I work in the trenches, retail trenches, that is.  As the sole person in charge of the ordering for one of the largest video stores in Canada (8,000 titles for rent, 10,000 titles for sale when the average Rogers and Blockbuster carries 1000-1500), I have a daily view into the soul of the DVD consumer and most of the time I don’t like what I see.  There has always and will always be crap.  The term ‘B movie’ came from the time when you went to the theatre for the evening, and saw two movies, the ‘big’ title, an ‘A’ title and a lower budget (and usually quality) ‘B’ title.  So yes, there will always be the Adam Sandler fan (don’t think he’s the first to make a fortune from lower-brow comedy…before him there was Chevy Chase, Jerry Lewis, Don Knotts, Lucille Ball, Arthur Lake (Blondie), Three Stooges and Fatty Arbuckle). 

It seems clear to me though that the quality of these classics are much higher than what today’s studios are putting out.  I don’t know if it’s the old studio ‘contract’ system which basically forced most actors and crew to appear in or work on whatever the studio heads told them to.  There wasn’t any of the script readings by actors and agents to decide if the potential movie fit his or her image (the studio head told YOU what fit your image).  You were on a weekly salary and you did what the bosses told you (which doesn’t sound all that different from my job, except for the pay scale).  A real difference is that while the Warners, David Selznick and Harry Cohn were businessmen first, they knew and loved movies while today’s execs are mostly MBA graduates who think that the French New Wave is Depeche Mode.  William Goldman famously said that in Hollywood, no one knows anything and that is more true today than ever. 
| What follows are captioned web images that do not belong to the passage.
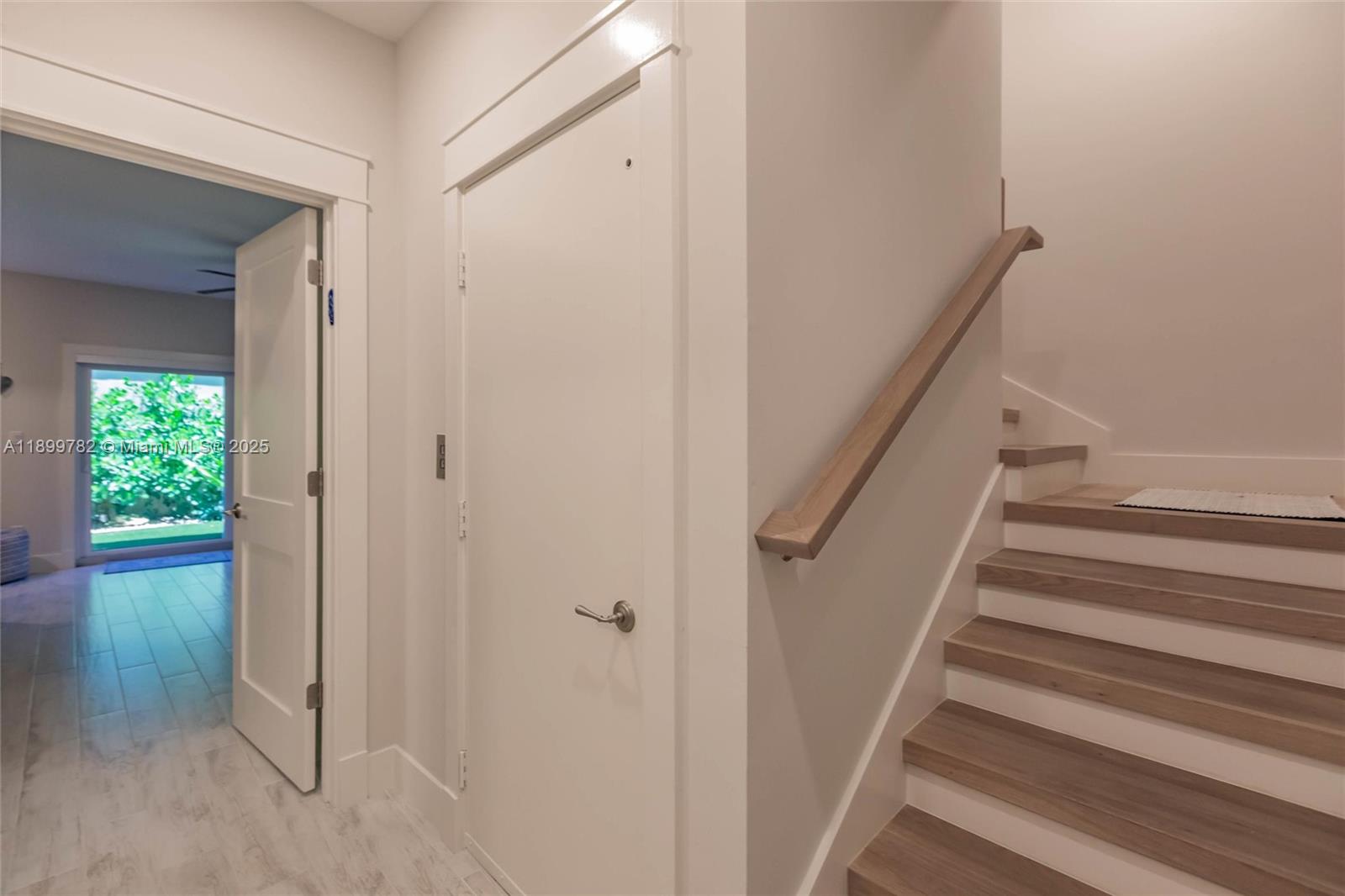 117 Ocean Key Way Jupiter, FL 33477 - Photo 22 of 57 a view of entryway with wooden floor and a livingroom view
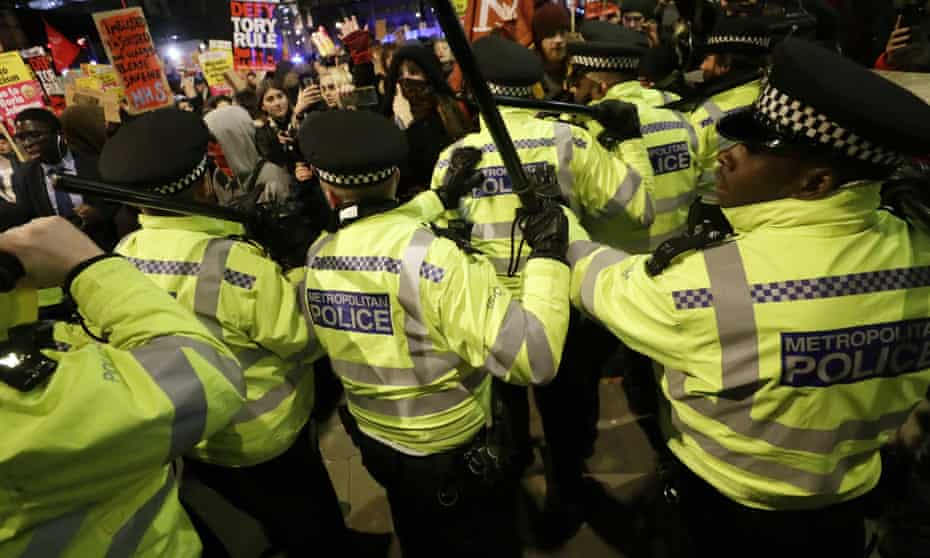 Police scuffle with anti-Boris Johnson marchers.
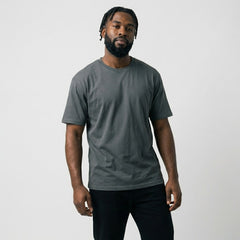 Front view of a male model standing in a charcoal grey blank t-shirt, perfect mockup base for personal brand merchandise and embroidery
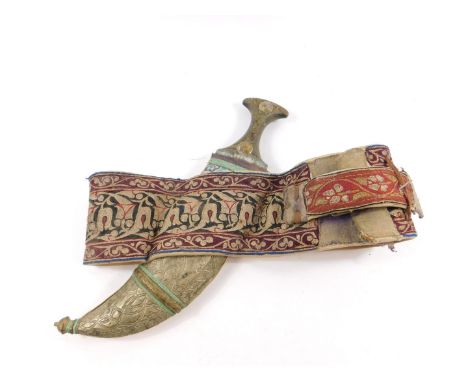 A Yemeni Jambiya, the horn hilt with metal embellishments, double edged steel blade and Asib cloth and metal bound, on a wove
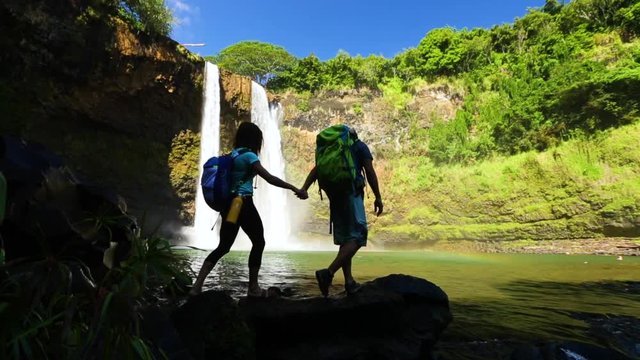 A couple silhouette in front of a waterfall in Hawaii. Romantic slow motion shot of couple holding hands by an ocean with backpacks on.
Yes, I admit that there is some good stuff coming out of Hollywood today (this year alone we’ve so far had Up, (500) Days of Summer, Away We Go, Inglourious Basterds and District 9) but most of this is coming from independent filmmakers or those who work outside the system with that system’s blessing.  I’ve already written a blog on the death of Hollywood (http://argento2665.wordpress.com/2009/05/30/the-blockbuster-and-the-death-of-hollywood/) so I don’t want to get back on that soapbox but I can’t help but think these issues are intrinsically tied together.  If we don’t learn from history, we are doomed to repeat it and if someone removes that history, we have nothing to learn from.  Classic DVD’s are that history and I would hate to see a day when I’m forced to resort to trading with other movie buffs on the information superhighway for a fourth generation VHS dub of Sullivan’s Travels (a movie about movies that will change the way you think about movies).  I fear though that day is closer than we all think.